Dear Willow:
This is about my teeth, but it’s also a pandemic story.
I am rounding into the home stretch of having braces for the third time in my life, and of course my teeth will at last be straight while we are in the midst of a global pandemic in which we must cover our mouths for the foreseeable future.
Three times! you say. Surely you jest!
I do not jest. I believe the medical term for my teeth when I was kid is “jacked up.” I had a condition where the roots on my baby teeth did not resorb, which meant I had to have all of them pulled, five or six at a time. A small mouth (thanks mom and dad) also meant pulling a couple of permanent teeth to boot. Add in a skateboard accident that bashed my two front teeth and caused the permanent ones to come in with one sideways and the other one sticking out, and we’re talking serious orthodontia.
The first time I had braces was fourth grade, only on the two wayward front teeth and then anchors on the molars in the back. This was necessary to prepare my teeth for the eventual full complement of braces to come. That same year, I also missed about 30 days of school with strep throat, until I had my tonsils out on Halloween. Pretty sure I also had a bout of impetigo in the spring.
It was a good year.
The second round of braces was from eighth grade into senior year of high school – the full range of instrumentation: head gear, rubber bands, you name it. Upon finishing that up, my orthodontist installed a fixed retainer on the bottoms to keep them in place. Ten-plus years later I had a dentist who told me I didn’t need that anymore and took it out. Fifteen years after that, the bottoms looked like a row of headstones in a south Louisiana cemetery thrown askew by the shifting earth underneath.
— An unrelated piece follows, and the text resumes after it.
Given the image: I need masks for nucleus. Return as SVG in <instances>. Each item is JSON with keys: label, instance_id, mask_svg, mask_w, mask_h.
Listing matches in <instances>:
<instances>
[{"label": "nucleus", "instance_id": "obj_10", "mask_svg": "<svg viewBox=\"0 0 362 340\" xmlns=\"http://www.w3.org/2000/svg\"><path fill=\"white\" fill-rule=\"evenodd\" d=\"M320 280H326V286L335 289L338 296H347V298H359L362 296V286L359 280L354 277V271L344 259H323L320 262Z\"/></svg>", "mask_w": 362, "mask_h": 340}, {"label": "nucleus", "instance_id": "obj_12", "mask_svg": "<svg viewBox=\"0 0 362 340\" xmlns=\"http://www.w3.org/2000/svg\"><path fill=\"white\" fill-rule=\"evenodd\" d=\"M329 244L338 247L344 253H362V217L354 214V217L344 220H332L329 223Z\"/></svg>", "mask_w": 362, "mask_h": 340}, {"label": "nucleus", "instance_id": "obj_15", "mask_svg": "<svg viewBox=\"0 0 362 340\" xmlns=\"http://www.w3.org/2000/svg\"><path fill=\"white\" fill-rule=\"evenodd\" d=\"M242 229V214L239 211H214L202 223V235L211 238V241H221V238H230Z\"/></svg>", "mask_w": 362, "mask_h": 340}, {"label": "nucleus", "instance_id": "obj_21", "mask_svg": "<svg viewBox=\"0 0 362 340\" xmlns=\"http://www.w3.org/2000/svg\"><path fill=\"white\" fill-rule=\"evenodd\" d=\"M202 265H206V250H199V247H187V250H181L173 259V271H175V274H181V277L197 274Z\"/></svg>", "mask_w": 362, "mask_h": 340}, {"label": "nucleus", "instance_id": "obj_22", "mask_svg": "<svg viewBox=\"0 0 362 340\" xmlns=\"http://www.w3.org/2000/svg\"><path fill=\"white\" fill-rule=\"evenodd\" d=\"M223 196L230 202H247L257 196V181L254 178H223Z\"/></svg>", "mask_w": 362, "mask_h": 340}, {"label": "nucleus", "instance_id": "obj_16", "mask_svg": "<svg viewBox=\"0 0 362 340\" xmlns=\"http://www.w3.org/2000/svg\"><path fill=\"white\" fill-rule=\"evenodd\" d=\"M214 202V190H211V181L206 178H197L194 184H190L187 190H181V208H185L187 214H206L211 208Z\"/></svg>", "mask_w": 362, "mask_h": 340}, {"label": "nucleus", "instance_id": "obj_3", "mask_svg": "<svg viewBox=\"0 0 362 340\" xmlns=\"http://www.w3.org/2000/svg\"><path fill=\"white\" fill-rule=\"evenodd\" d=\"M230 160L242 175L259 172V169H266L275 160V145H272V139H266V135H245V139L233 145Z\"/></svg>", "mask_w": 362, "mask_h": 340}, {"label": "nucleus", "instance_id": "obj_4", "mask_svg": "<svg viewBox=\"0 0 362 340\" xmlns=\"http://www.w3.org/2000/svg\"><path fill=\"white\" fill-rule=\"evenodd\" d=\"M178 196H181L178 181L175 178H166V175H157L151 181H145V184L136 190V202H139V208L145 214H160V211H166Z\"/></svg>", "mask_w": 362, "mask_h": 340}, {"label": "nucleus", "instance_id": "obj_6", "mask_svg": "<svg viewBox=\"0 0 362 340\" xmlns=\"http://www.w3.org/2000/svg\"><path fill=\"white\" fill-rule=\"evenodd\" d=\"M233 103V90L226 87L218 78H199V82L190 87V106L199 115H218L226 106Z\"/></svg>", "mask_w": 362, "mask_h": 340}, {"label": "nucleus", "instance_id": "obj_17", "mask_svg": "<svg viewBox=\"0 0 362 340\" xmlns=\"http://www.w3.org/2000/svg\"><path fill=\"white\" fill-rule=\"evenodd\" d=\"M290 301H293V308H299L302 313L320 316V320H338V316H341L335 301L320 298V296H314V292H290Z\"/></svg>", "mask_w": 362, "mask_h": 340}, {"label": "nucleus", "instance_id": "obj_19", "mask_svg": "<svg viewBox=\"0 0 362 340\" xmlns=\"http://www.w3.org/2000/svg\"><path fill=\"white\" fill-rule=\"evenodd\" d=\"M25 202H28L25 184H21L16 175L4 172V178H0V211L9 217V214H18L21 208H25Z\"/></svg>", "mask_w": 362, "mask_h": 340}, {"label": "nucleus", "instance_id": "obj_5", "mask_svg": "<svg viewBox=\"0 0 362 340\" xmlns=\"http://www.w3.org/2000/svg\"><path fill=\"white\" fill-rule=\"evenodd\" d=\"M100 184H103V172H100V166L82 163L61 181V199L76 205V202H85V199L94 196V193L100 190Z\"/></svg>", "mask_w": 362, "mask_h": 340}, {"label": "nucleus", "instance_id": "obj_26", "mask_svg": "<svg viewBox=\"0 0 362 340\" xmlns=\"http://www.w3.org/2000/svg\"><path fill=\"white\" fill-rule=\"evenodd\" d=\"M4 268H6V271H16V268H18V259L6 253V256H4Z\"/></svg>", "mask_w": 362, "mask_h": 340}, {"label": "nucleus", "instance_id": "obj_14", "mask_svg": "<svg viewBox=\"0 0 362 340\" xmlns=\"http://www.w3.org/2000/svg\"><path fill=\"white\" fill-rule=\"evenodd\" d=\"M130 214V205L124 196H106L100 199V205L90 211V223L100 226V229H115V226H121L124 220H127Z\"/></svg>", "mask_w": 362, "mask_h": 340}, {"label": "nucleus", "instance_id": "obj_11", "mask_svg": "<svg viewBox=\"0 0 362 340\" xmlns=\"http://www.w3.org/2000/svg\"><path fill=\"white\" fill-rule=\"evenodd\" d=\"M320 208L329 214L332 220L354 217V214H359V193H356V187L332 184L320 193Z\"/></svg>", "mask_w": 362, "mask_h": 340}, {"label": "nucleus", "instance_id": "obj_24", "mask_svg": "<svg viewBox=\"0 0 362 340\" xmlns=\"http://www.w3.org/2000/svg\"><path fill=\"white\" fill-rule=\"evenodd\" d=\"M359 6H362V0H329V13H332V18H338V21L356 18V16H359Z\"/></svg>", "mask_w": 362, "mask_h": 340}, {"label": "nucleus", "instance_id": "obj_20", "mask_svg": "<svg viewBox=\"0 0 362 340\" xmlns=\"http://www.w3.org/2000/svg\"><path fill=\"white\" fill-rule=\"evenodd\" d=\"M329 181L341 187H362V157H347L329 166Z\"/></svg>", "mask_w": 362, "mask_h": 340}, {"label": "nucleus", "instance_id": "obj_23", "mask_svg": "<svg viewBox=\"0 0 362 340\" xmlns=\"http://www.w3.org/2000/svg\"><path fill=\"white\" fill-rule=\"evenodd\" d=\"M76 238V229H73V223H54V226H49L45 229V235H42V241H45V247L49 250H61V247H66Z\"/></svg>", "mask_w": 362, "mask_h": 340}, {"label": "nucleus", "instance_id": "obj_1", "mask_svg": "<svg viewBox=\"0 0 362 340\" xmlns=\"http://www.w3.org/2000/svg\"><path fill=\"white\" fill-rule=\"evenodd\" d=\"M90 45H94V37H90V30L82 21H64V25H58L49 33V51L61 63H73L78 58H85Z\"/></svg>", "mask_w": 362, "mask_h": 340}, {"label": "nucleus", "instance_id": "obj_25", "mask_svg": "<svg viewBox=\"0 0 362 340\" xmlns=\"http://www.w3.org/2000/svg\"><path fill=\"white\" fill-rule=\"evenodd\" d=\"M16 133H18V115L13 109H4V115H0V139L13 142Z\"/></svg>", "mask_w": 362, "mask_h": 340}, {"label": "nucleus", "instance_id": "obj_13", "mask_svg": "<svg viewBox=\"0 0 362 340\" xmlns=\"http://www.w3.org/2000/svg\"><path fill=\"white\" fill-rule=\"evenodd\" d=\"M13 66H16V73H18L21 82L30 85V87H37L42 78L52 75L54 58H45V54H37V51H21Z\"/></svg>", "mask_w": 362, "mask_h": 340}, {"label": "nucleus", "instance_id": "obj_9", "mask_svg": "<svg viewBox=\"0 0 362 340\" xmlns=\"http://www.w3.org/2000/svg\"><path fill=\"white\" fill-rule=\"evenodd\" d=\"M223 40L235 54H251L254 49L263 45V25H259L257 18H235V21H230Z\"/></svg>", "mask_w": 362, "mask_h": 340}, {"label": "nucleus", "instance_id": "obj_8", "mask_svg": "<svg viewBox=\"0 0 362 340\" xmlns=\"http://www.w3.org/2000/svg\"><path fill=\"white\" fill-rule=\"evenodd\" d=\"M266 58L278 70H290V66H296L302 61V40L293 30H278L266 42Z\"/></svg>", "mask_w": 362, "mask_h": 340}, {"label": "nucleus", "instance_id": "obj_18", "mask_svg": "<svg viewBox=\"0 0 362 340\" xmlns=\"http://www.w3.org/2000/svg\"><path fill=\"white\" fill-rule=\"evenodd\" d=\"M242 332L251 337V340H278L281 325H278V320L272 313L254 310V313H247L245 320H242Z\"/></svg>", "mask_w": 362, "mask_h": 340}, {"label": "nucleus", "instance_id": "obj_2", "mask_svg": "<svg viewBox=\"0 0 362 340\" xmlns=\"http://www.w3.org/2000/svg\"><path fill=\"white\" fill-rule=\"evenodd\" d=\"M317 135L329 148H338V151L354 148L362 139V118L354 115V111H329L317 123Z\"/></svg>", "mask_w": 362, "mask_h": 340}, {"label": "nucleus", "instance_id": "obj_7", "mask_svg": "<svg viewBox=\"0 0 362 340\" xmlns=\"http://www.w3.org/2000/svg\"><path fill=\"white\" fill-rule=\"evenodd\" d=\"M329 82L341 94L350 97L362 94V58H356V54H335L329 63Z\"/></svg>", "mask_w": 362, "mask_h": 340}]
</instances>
They didn’t bother me too much because they were rarely visible, but when one of my two front teeth started the journey back to its previous sideways state, I decided to take action.
I was prepared to pay for the Invisalign treatment myself, but in a kind of gesture towards poetic justice, they became my mother’s gift for my 50th birthday. She and my father had already invested quite a bit in the first two rounds. It seemed fitting that we go for the trifecta. My orthodontist as a kid was a neighbor, and my dad swore that, between me and my brother, we’d paid for the new sunroom on the back of the house. I bet every parent in Northbrook thought that.
Reflecting back makes me incredibly grateful that I had access to the dental care I needed, with parents who could pay for it, living at a time when paying for such things didn’t seem like a luxury. With my baby teeth not falling out and my crowded mouth, lack of care would’ve been ultimately debilitating, leaving me with teeth that could not properly meet. So yes, thanks mom and dad.
I was on the fence about doing the Invisalign until my dentist showed me the simulation of what was going to happen. For sure the end product was alluring, but more important was seeing the process. Invisalign is a series of trays (I’m on 15 of 16) that move your teeth bit by bit. The simulation showed how the teeth were going to shift over time until they reached their final form. Having had braces for years in high school, I was skeptical that what was wrong with my teeth could be made right over 6 months’ time, but the simulation made me believe.
I’m close enough to the end, that I can see that it was no lie. It’s happened pretty much as predicted.
This has me thinking about how we could use more step-by-step simulations for seemingly intractable problems, like…I don’t know, a pandemic?
I think one of the hurdles we have to overcome is a collective sense held among many that doing what we have to do to crush this thing is too hard and therefore isn’t worth it. But if we had a reasonable simulation – where we could see the steps mapped it out and what the world would look like post-pandemic, how the temporary pain would release us to a better future – maybe we could get more buy-in?
It’s like on the Property Brothers when you get the animation for how the house is going to look before you start, so you can remember that when they pull down some drywall and find a family of possums living inside the walls. It’s that image of the shining end result that keeps you motivated in the face of an unexpected setback.
It’s also possible, that as painful as dealing with COVID may be, we may discover something important and lasting in the process.
One of beneficial byproducts of having braces again has been stepping up my oral hygiene. It was already pretty good – at least according to my dental hygienist – but because you have to take out the trays to eat and then put them in right after you’re done, I’ve been required to step up my game: flossing, waterpicking, and brushing in the morning, after every meal, and night. Everything in my mouth is literally healthier because of the process of straightening my teeth.
I’d like to think our country will emerge from this painful time battered, having suffered great loss, but also course-corrected toward greater health – physical, emotional, societal. We’re not there yet – not even close – but I have hope. At any rate, I want to believe.
In another couple weeks, I’ll be done with braces for the third time. Hopefully, my teeth will at least look good over Zoom.